They never should have taken the humans.
When the Galactic Coalition found Earth, they expected an easy victory. The humans were primitive—barely capable of space travel, their technology laughable compared to the galactic standard. The Coalition needed new subjects for their experiments, and the humans, with their chaotic nature and fragile bodies, seemed ideal candidates.
The invasion was swift, overwhelming. In less than a day, every major human city had fallen. The survivors—millions of them—were captured, caged like animals, and transported to the research stations scattered across Coalition space.
I was stationed at Research Station Theta, deep in the void. We were tasked with studying human physiology—pushing them to their limits to uncover the secrets of their strength and weaknesses. At first, it was as we expected: the humans were weak, fragile, easy to break.
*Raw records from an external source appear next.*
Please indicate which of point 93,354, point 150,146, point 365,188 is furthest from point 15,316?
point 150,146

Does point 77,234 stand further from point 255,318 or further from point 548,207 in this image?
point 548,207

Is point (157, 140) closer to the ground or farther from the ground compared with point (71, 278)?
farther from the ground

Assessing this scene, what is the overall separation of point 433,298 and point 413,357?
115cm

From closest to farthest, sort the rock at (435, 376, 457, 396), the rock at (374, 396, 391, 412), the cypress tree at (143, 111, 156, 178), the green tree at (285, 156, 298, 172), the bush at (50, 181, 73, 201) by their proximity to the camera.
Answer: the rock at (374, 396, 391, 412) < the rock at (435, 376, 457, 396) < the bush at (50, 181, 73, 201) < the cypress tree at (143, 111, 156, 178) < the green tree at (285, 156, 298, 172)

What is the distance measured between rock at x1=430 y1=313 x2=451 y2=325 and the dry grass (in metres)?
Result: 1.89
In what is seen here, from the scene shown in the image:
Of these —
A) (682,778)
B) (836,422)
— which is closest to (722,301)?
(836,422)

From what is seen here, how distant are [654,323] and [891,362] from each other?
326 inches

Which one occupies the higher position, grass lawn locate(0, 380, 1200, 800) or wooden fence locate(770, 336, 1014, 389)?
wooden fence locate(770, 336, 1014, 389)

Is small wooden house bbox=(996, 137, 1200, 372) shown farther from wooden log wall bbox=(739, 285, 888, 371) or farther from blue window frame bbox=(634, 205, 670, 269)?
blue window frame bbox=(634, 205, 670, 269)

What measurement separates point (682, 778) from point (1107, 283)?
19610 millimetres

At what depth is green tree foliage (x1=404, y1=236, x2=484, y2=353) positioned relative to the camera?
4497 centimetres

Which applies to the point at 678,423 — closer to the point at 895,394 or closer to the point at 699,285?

But then… something changed.
One of the humans, a male we had dubbed Specimen 47, stopped reacting to the pain stimuli. His heart rate would spike, but he didn't scream anymore. He didn't cry. He just… stared at us, eyes filled with a cold, calculating intensity. We increased the pressure—more pain, harsher conditions—but Specimen 47 remained silent.
Then the others started doing it too.
At first, we thought they were breaking mentally—succumbing to the trauma. But no… they were adapting. Day by day, they began to resist the pain, resist the fear. Their bodies, once fragile and weak, began to heal faster, fight harder. We ran test after test, but the results were the same: the humans were evolving, right in front of us.
And then Specimen 47 escaped.
It was impossible. The containment cells were the most secure in the galaxy—nothing, not even the strongest species, could break free. But he did. We found the guards dead, their weapons untouched, their throats slit with surgical precision.
One by one, the humans freed themselves.
We tried to regain control, but it was too late. They weren't prisoners anymore—they were predators. They moved silently through the station, hunting us, taking us down like we were the prey. I watched them tear through our defenses, their faces devoid of emotion, eyes cold and dead.
They came for me last.
As I sit here, hiding in the dark, I can hear them outside the door, scratching. They don't speak. They don't scream. They've learned. They've become something far more dangerous than we ever imagined.
We thought we could break them.
But in the end, the humans broke us.